Piotrowski, J.T., Litman, J.A., & Valkenburg, P.M. (2014). Measuring epistemic curiosity in young children. Infant and Child Development, 23(5), 542-533. doi: 10.1002/icd.1847
Please indicate how frequently the child you are observing appears to express the characteristics or behaviors described in each statement is below. Base your ratings for each statement on your honest assessment of the child’s intellectual exploration and inquisitiveness as compared to other children around the same age. (Response categories: Almost never, sometimes, often, almost always)
1. My child has fun learning about new topics or subjects.
2. When presented with a tough problem, my child focuses all of his/her attention on how to solve it.
3. My child is attracted to new things in his/her environment.
4. My child devotes considerable effort trying to figure out things that are confusing or unclear.
5. My child enjoys talking about topics that are new to him /her.

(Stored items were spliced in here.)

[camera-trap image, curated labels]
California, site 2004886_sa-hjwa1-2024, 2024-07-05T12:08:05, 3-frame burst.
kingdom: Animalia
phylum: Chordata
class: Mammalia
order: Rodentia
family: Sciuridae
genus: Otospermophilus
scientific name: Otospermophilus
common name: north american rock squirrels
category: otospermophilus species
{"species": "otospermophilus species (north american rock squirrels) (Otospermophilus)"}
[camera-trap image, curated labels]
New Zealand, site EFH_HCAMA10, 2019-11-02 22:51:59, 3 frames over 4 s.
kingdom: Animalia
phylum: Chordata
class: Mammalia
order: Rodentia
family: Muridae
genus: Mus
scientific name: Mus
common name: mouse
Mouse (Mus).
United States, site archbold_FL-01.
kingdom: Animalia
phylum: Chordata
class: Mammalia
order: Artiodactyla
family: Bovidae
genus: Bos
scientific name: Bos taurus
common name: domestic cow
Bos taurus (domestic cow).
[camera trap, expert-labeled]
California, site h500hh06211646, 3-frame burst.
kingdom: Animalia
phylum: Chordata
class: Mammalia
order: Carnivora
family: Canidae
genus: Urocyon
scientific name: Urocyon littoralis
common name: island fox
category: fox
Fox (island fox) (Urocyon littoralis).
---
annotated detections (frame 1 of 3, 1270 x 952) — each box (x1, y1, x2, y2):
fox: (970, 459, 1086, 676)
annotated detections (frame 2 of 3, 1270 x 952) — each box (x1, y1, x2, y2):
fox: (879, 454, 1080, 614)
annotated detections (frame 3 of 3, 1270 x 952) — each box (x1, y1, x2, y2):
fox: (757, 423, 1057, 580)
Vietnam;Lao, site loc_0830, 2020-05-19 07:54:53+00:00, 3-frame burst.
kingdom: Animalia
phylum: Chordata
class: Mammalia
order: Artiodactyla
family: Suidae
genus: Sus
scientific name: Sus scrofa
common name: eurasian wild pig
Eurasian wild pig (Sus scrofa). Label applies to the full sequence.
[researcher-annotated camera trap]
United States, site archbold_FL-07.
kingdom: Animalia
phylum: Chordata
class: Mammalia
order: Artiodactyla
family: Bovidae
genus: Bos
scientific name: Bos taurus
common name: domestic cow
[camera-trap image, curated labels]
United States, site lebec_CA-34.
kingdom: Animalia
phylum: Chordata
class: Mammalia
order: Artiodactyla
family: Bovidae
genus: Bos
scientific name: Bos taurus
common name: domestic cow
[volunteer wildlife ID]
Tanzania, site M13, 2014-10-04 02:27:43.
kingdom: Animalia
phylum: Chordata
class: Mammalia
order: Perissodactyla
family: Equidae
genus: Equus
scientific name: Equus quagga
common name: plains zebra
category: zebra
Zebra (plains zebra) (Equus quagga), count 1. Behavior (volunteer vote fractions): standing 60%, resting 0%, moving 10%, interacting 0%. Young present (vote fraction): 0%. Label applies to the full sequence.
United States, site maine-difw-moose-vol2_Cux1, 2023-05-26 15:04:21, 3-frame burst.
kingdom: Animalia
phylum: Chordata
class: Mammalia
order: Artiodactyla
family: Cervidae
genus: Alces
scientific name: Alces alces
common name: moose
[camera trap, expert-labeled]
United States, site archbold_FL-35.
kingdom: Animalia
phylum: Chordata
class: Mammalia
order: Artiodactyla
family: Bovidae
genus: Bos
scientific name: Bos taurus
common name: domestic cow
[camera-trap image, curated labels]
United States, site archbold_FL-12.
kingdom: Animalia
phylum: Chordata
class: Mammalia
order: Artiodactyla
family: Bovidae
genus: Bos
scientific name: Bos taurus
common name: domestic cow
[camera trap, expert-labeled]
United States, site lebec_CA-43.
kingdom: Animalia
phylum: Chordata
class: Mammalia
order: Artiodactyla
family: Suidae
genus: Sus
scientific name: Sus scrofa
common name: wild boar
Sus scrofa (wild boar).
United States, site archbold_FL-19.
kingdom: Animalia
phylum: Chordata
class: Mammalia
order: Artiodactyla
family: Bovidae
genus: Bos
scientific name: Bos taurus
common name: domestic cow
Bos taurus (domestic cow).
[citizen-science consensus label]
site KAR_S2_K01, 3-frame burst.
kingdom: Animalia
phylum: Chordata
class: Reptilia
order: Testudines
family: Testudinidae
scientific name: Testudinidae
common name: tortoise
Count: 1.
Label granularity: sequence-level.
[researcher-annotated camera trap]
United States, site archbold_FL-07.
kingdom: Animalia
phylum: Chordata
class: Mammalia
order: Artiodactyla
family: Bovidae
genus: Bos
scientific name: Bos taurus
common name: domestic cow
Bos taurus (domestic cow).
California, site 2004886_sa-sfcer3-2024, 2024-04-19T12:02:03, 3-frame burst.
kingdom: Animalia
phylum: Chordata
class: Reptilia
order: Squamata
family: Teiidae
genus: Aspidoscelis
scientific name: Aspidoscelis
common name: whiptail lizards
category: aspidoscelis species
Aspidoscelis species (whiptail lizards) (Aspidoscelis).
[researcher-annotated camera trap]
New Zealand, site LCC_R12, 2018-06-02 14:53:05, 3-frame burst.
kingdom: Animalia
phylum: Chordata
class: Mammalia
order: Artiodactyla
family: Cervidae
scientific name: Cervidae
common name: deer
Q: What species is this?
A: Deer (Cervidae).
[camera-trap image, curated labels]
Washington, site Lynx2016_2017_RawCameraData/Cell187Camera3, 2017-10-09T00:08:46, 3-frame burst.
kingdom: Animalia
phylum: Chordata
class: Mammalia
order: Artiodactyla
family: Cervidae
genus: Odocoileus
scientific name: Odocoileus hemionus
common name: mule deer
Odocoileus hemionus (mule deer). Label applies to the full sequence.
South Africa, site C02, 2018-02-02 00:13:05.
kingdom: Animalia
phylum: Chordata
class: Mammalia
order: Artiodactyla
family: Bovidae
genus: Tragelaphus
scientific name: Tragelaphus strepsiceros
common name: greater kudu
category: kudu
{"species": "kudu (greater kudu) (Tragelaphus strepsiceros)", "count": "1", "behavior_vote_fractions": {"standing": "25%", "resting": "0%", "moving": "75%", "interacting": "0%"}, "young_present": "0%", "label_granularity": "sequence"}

6. My child is bothered when he/she does not understand something, and tries hard to make sense of it.
7. My child shows visible enjoyment when discovering something new.
8. My child will work for a long time to solve a problem because he/she wants to know the answer.
9. When my child is learning something new, he/she asks many questions about it.
10. My child carefully examines things by turning them around or looking at them from all sides.
I-type score is established by averaging items odd-numbered items (1, 3, 5, 7, 9).
D-type score is established by averaging items even-numbered items (2, 4, 6, 8, 10).